The study by Horton and colleagues also found that apoptosis of CD8+ TILs limited endogenous anti-tumour immunity, in this case utilising the transplantable B16.SIY melanoma model, a B16 melanoma line that was engineered to express the CD8+ T-cell antigen SIY. They tracked antigen-specific TILs using either Kb/SIY pentamers or surface expression of both LAG-3 and 4-1BB, a phenotype which was previously found to identify dysfunctional, tumour antigen-specific cells in the tumour microenvironment (Williams ). The authors found that LAG-3+ 4-1BB+ CD8+ TILs constantly proliferated in situ; however, despite this constant proliferation there was no accumulation of antigen-specific CD8+ TILs as the tumours progressed. Investigating this phenomenon, Horton and colleagues found that antigen-specific CD8+ TILs underwent apoptosis in the steady state during tumour progression, indicating that a futile cycle of proliferation and apoptosis was linked to T-cell dysfunction in the tumour microenvironment. Utilising multiple transplantable cell lines as well as an autochthonous, inducible melanoma model, they determined that apoptosis of antigen-specific TILs occurred in progressing, but not spontaneously regressing, tumours. This reduction in TIL apoptosis in regressing tumours is also consistent with observations by Zhu and colleagues, who found reduced TIL apoptosis during tumour regression induced by ACT. In their own ACT experiments, Horton and colleagues found that overexpression of Bcl-xL in transferred antigen-specific T cells increased tumour control, clearly demonstrating that apoptosis was a significant barrier to T-cell-mediated tumour rejection.

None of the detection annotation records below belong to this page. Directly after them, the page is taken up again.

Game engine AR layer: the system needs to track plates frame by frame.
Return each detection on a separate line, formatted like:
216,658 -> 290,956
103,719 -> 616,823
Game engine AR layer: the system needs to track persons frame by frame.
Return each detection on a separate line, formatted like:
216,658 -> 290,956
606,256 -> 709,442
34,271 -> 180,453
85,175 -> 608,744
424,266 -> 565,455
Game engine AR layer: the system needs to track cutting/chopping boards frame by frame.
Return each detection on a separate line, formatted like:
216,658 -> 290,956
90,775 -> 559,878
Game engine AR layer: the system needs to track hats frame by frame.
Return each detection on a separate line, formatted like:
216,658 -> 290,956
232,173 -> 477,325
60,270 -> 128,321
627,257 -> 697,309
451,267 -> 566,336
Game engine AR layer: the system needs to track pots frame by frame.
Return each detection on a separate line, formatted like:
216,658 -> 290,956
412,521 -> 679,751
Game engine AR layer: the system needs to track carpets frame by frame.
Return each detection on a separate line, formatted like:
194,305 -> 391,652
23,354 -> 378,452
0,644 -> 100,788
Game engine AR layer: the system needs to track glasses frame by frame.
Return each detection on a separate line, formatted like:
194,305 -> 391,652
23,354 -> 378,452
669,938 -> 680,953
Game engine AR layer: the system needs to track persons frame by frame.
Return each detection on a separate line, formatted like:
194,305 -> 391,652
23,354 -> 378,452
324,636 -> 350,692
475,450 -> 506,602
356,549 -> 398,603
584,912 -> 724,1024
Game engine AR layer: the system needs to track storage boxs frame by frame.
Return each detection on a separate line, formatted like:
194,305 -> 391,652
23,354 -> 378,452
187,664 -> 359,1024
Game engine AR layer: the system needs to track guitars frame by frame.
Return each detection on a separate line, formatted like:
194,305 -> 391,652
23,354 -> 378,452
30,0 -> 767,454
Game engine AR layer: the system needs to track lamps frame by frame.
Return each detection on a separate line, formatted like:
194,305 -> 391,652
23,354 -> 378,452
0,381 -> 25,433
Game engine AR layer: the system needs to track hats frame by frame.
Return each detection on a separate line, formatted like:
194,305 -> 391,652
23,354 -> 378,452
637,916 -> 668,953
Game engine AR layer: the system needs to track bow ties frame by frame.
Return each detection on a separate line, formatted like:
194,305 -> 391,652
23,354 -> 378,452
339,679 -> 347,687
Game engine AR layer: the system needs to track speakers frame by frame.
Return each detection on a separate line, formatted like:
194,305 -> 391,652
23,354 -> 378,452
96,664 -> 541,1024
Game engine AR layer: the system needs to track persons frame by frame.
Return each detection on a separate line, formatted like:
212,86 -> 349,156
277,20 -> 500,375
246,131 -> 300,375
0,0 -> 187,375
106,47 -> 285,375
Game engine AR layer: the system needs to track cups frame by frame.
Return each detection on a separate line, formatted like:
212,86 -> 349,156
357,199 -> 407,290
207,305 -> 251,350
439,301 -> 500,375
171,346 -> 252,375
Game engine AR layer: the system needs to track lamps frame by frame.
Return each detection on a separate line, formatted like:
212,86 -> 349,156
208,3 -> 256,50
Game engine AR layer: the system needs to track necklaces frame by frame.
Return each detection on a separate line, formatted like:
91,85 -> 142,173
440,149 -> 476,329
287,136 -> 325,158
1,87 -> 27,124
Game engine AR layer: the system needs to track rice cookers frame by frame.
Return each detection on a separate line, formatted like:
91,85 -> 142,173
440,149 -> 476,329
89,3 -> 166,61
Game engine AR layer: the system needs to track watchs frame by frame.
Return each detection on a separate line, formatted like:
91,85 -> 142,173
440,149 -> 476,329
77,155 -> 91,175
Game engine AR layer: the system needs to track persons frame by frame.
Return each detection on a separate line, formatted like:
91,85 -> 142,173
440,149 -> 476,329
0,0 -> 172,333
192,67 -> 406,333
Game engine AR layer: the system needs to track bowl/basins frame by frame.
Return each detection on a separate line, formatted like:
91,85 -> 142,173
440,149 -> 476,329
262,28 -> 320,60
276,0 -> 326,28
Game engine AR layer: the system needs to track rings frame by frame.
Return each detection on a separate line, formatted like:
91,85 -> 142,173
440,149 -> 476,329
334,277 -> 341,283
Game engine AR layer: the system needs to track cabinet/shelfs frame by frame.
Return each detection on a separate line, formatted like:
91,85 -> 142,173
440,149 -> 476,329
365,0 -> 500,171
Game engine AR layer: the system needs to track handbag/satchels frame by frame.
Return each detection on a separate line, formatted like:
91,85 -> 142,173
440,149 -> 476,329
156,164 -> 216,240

In studying the mechanism of TIL apoptosis, Horton and colleagues found that the proliferating/apoptosing CD8+ T cells showed DNA damage response induction by gene expression profiling, and revealed evidence for DNA damage by staining for γH2AX. Interestingly, DNA damage was not found in proliferative T cells in spleens or lymph nodes, indicating that this phenomenon was restricted to proliferating T cells within the tumour site. The results implied that T-cell activation and proliferation, specifically in the tumour microenvironment, leads to DNA damage and apoptosis. These results raise the possibility that oxidative stress from the noxious tumour environment could lead to the accumulation of DNA damage that results in TIL apoptosis.

Results from these studies highlight that apoptosis of TILs may be a critical part of the failure of the immune system to reject tumours, both during steady state and during immunotherapy. In both studies, modulating apoptosis increased tumour control by checkpoint blockade. Zhu and colleagues found that inhibiting FasL-Fas signalling and depleting MDSCs increased the responsiveness to checkpoint blockade in the inducible melanoma model, whereas Horton and colleagues determined that the synergy between checkpoint blockade and agonist anti-4-1BB antibodies corresponded to a large decrease in the apoptosis of antigen-specific TILs. The subtle differences between models could be related to the tumour type, the composition of immune suppressive cells within the tumour microenvironment, and the strength of antigen stimulation. Nevertheless, it will be critical to determine the role TIL apoptosis plays in human tumours, as therapeutic strategies could be developed to overcome this barrier.